REJECT - new entries refused, caller sees an error
WARN-only - one-shot warning, growth continues (used for state-the-protocol-depends-on, where eviction would corrupt routing)
FIFO-evict - oldest entry dropped to make room
WARN-then-skip - one-shot warning, the operation is skipped

When to set. Almost never. Defaults are deliberately generous (1M). Apps that approach 1M of any single resource should investigate the leak rather than raise the cap. The constants exist so tests can override them and so dashboards can know what “saturation” means without reading source.

The shortlinks in cap-saturation log messages go to per-cap docs pages so operators can click straight from their terminal.

Putting it together: a worked example

A board collaboration app, 500 concurrent users per worker, 10 workers in a cluster:

// svelte.config.js
adapter({
  websocket: {
    upgradeAdmission: {
      maxConcurrent: 600,         // per-worker, ~20% headroom over expected
      perTickBudget: 50            // smooth deploy-storm reconnects
    },
    pressure: {
      memory: { thresholdMB: 1024 },
      publishRate: {
        topicPublishRatePerSec: 2000,
        topicPublishBytesPerSec: 4 * 1024 * 1024
      },
      subscribers: false           // not a concern at this scale
    }
  }
});

// hooks.ws.js
import { createAdmissionControl } from 'svelte-adapter-uws-extensions/admission';
const admission = createAdmissionControl({
  rules: {
    cursorMove:    ['MEMORY', 'PUBLISH_RATE'],   // shed cursor under pressure
    presenceUpdate: ['MEMORY'],                  // keep presence under publish pressure
    noteEdit:       []                           // never shed
  }
});

// extensions
import { createPresence } from 'svelte-adapter-uws-extensions/redis/presence';
const presence = createPresence(redis, {
  // 500 users * 10 workers = 5000 active presence entries
  // 100x headroom: 500_000
  maxTopics: 500_000
});

What happens to a cursor-move RPC during a memory pressure event:

Layer 1: handshake admission allowed the connection (not relevant on every message).
Layer 2: platform.pressure.reason === 'MEMORY'.
Layer 3: admission.shouldAccept('cursorMove', platform) returns false because cursorMove rules include 'MEMORY'.
beforeExecute throws LiveError('OVERLOADED').
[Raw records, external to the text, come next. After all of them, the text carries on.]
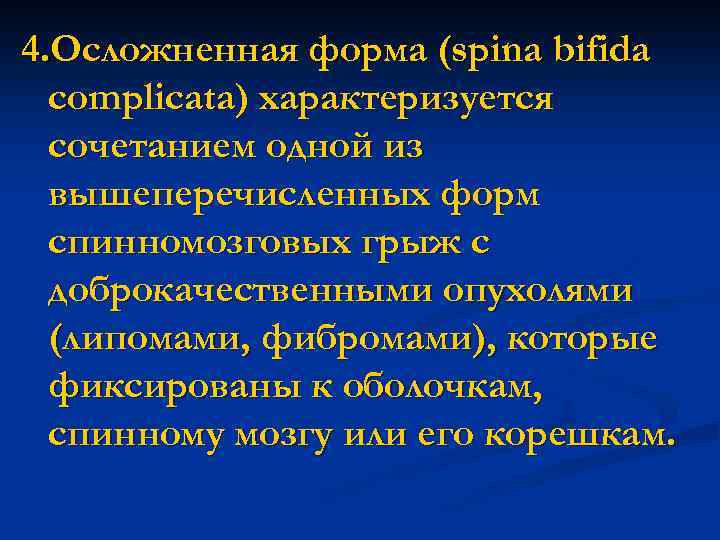 4.Осложненная форма (spina bifida complicata) характеризуется сочетанием одной из вышеперечисленных форм спинномозговых грыж с доброкачественными опухолями (липомами, фибромами), которые фиксированы к оболочкам, спинному мозгу или его корешкам.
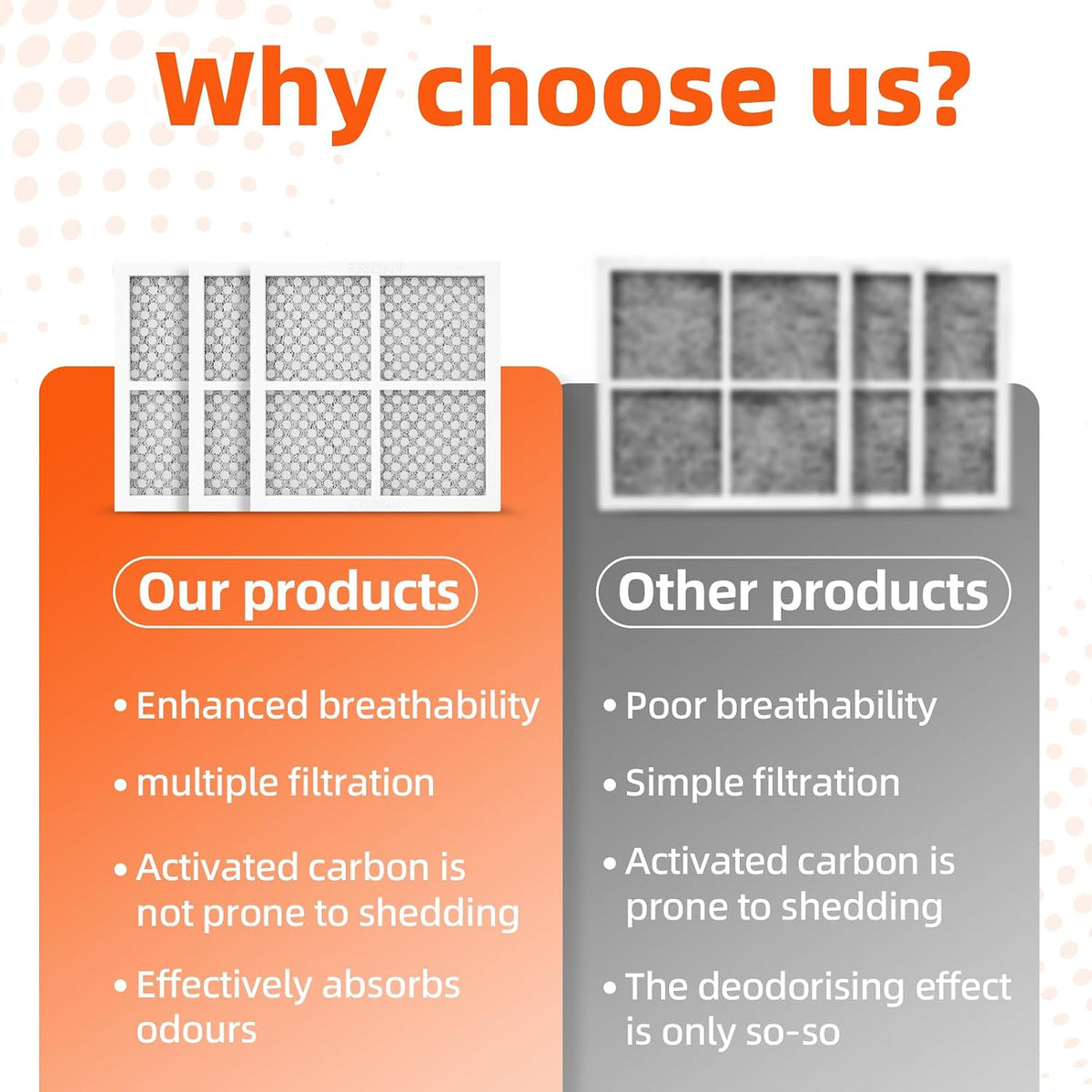 Why choose us?

Our products

• Enhanced breathability

• multiple filtration

• Activated carbon is not prone to shedding

• Effectively absorbs odours

Other products

• Poor breathability

• Simple filtration

• Activated carbon is prone to shedding

• The deodorising effect is only so-so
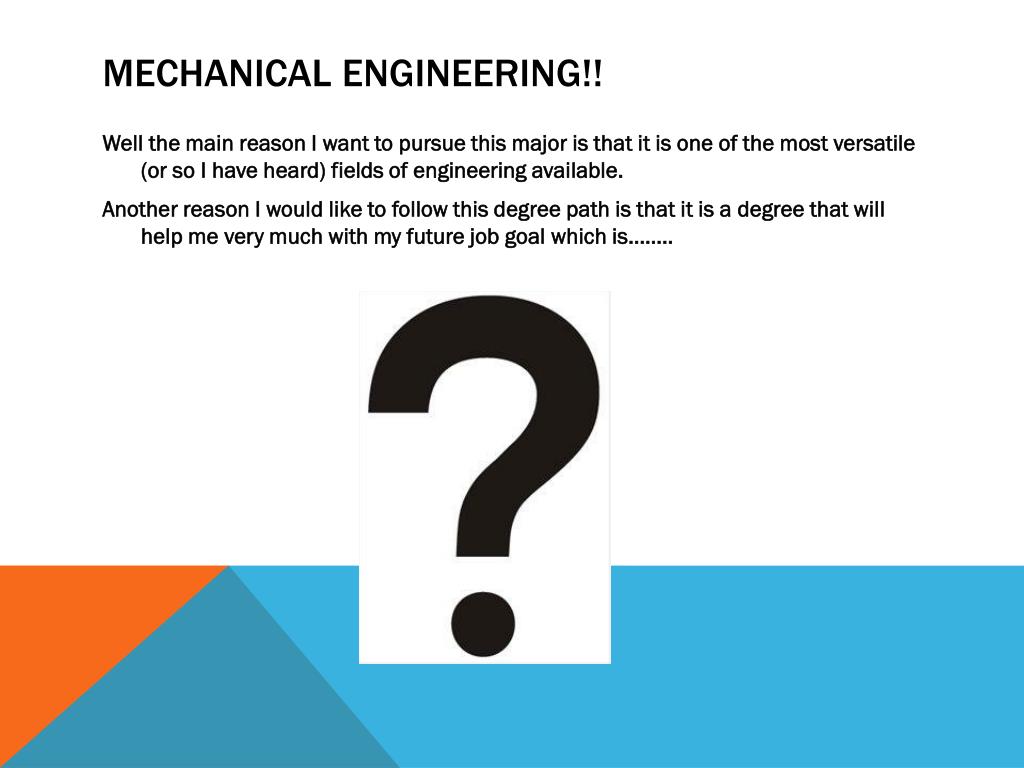 MECHANICAL ENGINEERING!!

Well the main reason I want to pursue this major is that it is one of the most versatile (or so I have heard) fields of engineering available.

Another reason I would like to follow this degree path is that it is a degree that will help me very much with my future job goal which is……..

?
The handler never runs.
Layer 4 never fires because the request did not reach a primitive.

A note-edit RPC during the same pressure event:

Layer 1: same.
Layer 2: same signal.
Layer 3: admission.shouldAccept('noteEdit', platform) returns true because noteEdit rules are empty.
Handler runs.
Layer 4 may still trigger inside the handler if e.g. presence.join() would push past maxTopics.

Monitoring

Each layer has its own metrics. A complete dashboard tracks:

Layer	Metric	Type
1	`upgrade_rate_limited_total`	counter
1	`upgrade_admission_rejected_total`	counter
2	`ws_pressure{reason}`	gauge
2	`ws_topic_publish_rate{topic}`	gauge
2	`ws_topic_publish_bytes{topic}`	gauge
3	`admission_accepted_total{class}`	counter
3	`admission_rejected_total{class, reason}`	counter
4	Per-plugin saturation counters (see plugin docs)	counter
4	`svelte_realtime_assertion_violations_total{category}`	counter (framework bugs only)

A healthy production graph has Layer 1 rejections during obvious attacks, occasional Layer 2 signal transitions, near-zero Layer 3 rejections except during incidents, and zero Layer 4 saturation. Assertion-violation counters should always be zero; non-zero means a framework bug (report it).